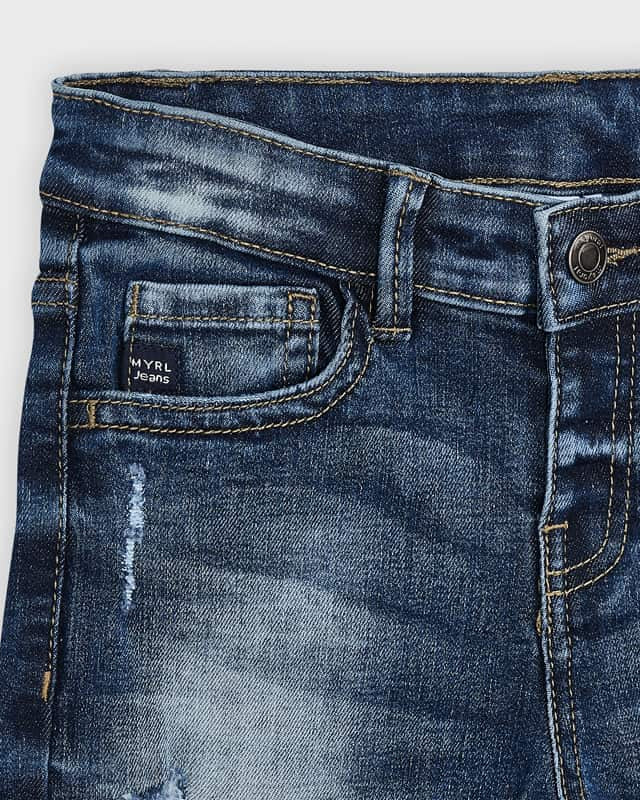 Pantaloni jeans bambino Mayoral effetto slavato strappato - ErreGiModaBimbo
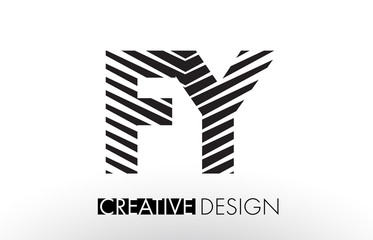 FY F Y Lines Letter Design with Creative Elegant Zebra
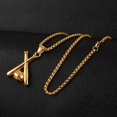 thumbnail image 4 of HZMAN Baseball and Baseball Bat Cross Sports Stainless Steel Pendant Necklace 24'' Chain (Gold), 4 of 7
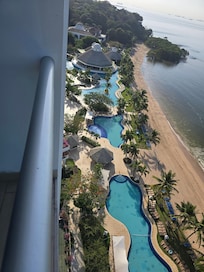 Ocean view with pools below.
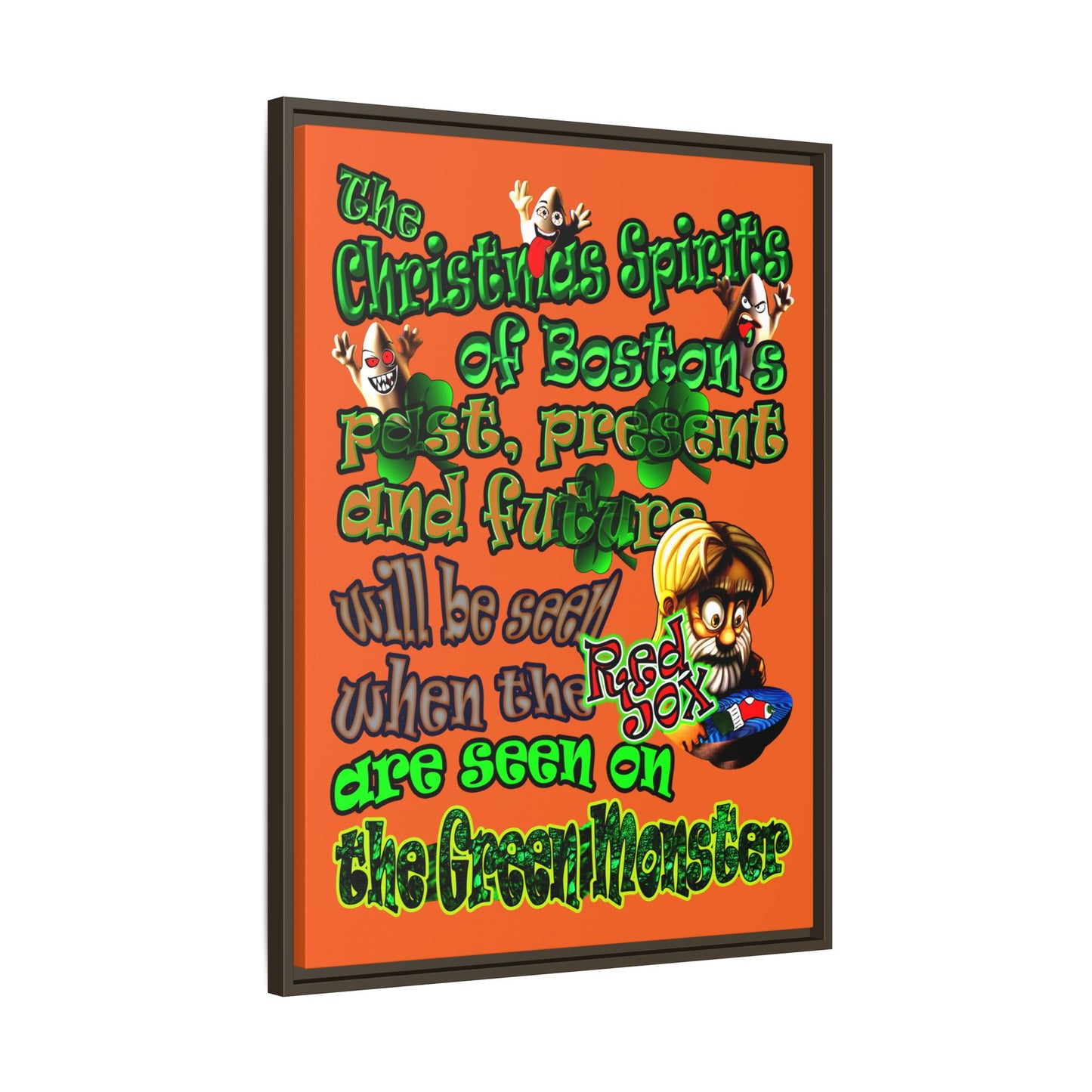 christmas spirits of boston - framed canvas art (orange)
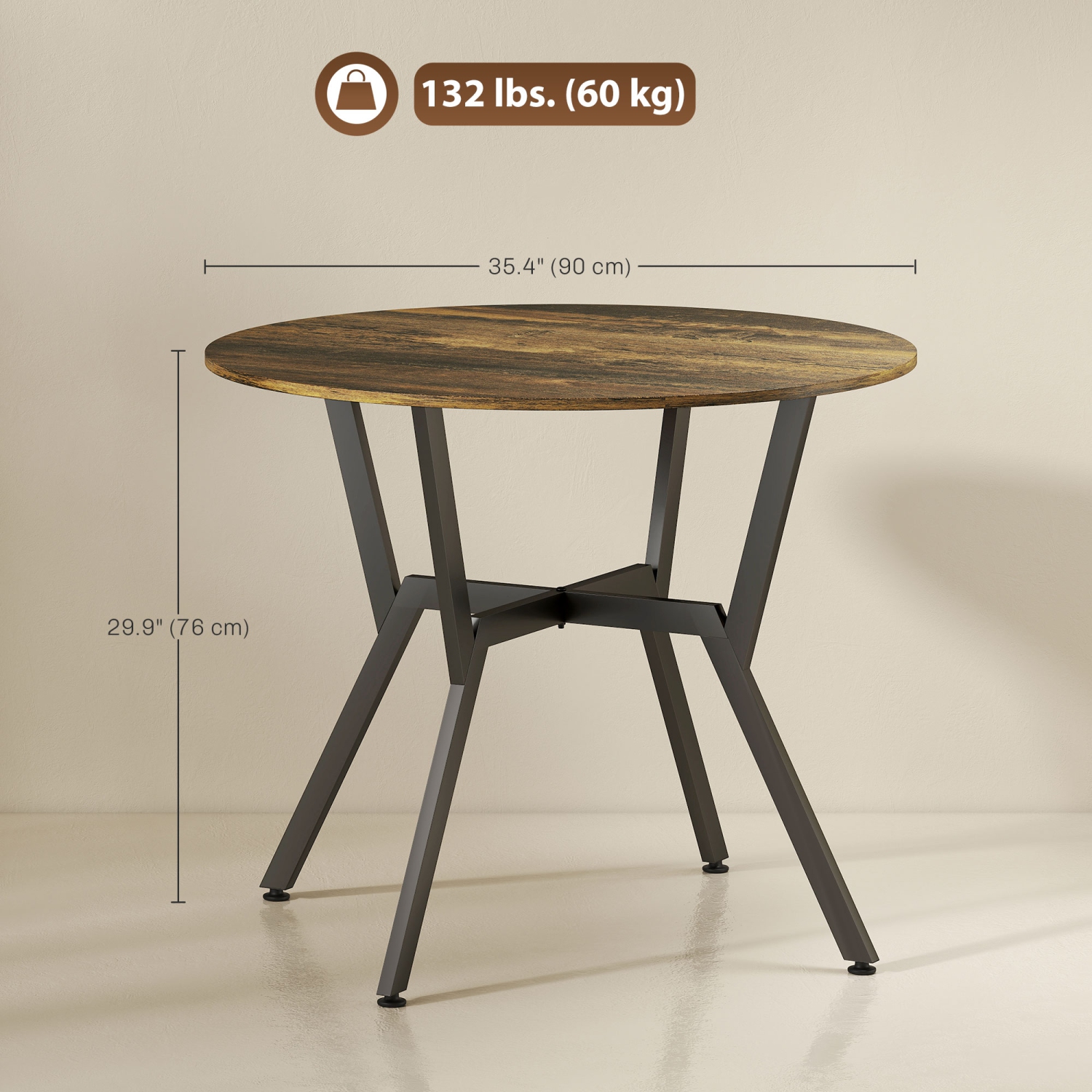 HOMCOM 35" Round Dining Table for 2, Modern Kitchen Table with Steel Frame for Living Room, Dining Room, Rustic Brown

========================================

WHAT TO PRODUCE ▸ Hand back the data above exactly, leaving out all pictures.

ANSWER SPACE ▸
 Pantaloni jeans bambino Mayoral effetto slavato strappato - ErreGiModaBimbo
 FY F Y Lines Letter Design with Creative Elegant Zebra
 thumbnail image 4 of HZMAN Baseball and Baseball Bat Cross Sports Stainless Steel Pendant Necklace 24'' Chain (Gold), 4 of 7
 Ocean view with pools below.
 christmas spirits of boston - framed canvas art (orange)
 HOMCOM 35" Round Dining Table for 2, Modern Kitchen Table with Steel Frame for Living Room, Dining Room, Rustic Brown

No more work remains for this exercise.